SPANISH CHRISTIAN NAMES.
The extraordinary devotion of the Catholics, especially in this country, to the Virgin Mary, and the notion, supported by the clergy, that as many Saints as have their names given to a child at baptism, are, in some degree, engaged to take it under their protection, occasion a national peculiarity not unworthy of remark. In the first place few have less than half a dozen names entered in the parish register, a list of which is given to the priest that he may read them out in the act of christening the child. It would be difficult indeed, under these circumstances, for most people to know exactly their own names, especially if, like myself, they have been favoured with eleven. The custom of the country, however, allows every individual to forget all but the first in the list. In our devotion to the Virgin, we have hitherto avoided the strange solecism of the French Monsieur Marie, though almost every Spaniard has Maria for a second name.
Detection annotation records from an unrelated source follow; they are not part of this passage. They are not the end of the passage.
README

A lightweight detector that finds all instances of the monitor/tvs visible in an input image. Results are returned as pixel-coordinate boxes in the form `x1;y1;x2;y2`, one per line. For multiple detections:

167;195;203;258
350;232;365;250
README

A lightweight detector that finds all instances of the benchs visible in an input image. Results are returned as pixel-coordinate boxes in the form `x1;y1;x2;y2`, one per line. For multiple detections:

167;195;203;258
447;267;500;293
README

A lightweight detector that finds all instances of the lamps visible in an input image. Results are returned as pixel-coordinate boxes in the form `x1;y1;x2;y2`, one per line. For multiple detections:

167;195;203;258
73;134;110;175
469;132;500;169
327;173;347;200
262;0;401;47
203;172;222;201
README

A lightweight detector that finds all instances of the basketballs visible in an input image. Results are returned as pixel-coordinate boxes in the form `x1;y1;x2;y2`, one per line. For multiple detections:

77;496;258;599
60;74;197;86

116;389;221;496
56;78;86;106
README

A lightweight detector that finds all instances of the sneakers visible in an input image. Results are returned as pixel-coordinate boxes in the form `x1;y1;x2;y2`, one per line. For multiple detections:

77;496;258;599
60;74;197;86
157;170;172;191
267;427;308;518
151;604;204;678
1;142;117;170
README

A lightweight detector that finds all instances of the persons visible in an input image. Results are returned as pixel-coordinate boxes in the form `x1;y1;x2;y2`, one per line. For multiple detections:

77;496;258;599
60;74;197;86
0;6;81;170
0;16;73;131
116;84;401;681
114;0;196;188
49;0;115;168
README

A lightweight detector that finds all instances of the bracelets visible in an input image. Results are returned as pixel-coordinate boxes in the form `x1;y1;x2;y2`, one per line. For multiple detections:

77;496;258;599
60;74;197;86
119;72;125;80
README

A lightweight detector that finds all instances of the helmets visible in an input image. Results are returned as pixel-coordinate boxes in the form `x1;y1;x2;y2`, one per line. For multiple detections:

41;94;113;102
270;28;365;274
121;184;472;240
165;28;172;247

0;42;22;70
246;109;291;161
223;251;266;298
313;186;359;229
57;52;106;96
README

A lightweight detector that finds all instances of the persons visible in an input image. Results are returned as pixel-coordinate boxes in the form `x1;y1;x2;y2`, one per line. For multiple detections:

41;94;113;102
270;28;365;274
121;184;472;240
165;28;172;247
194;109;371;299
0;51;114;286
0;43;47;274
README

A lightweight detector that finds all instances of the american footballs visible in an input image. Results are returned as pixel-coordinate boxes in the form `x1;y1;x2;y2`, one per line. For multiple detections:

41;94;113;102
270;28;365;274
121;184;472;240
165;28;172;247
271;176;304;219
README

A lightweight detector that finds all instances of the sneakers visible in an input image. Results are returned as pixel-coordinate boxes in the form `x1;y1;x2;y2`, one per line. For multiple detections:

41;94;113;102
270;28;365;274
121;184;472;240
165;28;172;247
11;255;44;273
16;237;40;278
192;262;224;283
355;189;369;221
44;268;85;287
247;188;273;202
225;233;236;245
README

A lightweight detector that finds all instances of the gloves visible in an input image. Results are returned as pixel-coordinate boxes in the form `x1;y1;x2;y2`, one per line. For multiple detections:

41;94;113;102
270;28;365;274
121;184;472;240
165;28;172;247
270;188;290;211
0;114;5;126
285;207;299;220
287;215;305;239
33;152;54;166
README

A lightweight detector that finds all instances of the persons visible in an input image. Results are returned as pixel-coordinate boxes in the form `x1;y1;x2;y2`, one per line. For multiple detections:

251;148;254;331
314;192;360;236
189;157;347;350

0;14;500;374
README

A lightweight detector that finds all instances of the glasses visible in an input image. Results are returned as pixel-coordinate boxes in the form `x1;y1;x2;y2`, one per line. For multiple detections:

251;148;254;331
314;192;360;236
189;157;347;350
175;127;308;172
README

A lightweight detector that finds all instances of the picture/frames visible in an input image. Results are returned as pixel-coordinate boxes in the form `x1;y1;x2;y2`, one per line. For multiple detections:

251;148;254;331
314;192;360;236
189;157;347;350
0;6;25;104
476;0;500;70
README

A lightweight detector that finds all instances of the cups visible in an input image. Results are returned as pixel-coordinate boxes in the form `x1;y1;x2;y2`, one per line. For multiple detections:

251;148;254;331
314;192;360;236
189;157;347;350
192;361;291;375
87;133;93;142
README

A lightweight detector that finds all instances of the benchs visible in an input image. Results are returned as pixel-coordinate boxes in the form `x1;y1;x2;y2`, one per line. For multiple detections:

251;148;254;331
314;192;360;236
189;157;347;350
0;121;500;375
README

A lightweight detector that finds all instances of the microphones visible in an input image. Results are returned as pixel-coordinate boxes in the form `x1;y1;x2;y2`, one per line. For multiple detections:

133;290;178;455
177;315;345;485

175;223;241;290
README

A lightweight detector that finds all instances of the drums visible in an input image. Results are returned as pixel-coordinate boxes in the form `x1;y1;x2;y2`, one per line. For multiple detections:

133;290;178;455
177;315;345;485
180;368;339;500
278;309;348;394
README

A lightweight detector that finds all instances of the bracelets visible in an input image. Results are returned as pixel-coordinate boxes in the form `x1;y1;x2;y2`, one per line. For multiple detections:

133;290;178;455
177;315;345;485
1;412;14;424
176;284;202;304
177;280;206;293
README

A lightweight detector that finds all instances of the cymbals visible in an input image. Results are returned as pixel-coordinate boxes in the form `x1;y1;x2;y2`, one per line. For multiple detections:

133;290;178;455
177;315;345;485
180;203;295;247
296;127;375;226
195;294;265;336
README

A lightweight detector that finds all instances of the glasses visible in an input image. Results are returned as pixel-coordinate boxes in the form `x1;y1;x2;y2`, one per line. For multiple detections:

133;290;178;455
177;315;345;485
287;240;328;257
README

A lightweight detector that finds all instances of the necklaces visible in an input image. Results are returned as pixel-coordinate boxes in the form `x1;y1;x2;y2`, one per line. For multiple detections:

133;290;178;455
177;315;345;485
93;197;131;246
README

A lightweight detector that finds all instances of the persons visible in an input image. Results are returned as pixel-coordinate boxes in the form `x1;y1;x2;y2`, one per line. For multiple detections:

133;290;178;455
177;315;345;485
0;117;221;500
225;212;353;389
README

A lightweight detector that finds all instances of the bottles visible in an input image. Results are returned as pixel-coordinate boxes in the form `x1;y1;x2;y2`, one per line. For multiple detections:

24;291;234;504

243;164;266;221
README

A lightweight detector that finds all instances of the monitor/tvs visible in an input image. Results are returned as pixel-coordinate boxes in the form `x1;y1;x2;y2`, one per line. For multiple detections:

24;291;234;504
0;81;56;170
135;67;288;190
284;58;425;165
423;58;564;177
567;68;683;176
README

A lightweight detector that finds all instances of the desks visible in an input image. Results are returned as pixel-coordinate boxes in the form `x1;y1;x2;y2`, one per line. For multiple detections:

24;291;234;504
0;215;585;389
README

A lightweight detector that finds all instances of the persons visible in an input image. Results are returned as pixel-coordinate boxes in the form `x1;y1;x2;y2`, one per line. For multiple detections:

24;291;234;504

The titles given to the innumerable images of the Virgin Mary, which supply the usual names of our females, might occasion the most ludicrous puns or misnomers, if habit had not diverted the mind from their real meaning. No names are more common than Encarnacion, Incarnation—Concepcion, Conception—Visitacion, Visitation—Maravillas, Marvels—Regla, Rule—Dolores, Pains—Agustias, Anguishes—Soledad, Solitude—Natividad, Nativity, &c. Other titles of the Virgin afford, however, more agreeable associations. Such are Estrella, Star—Aurora—Amparo, Protection—Esperanza, Hope—Salud, Health—Pastora, Shepherdess—Rocio, Dew, &c. But words, as it is said of the chameleon, take the colour of the objects to which they are attached; and I have known Pains and Solitudes among our Andalusians, who, had they been more numerous, might have produced a revolution in the significations of the language.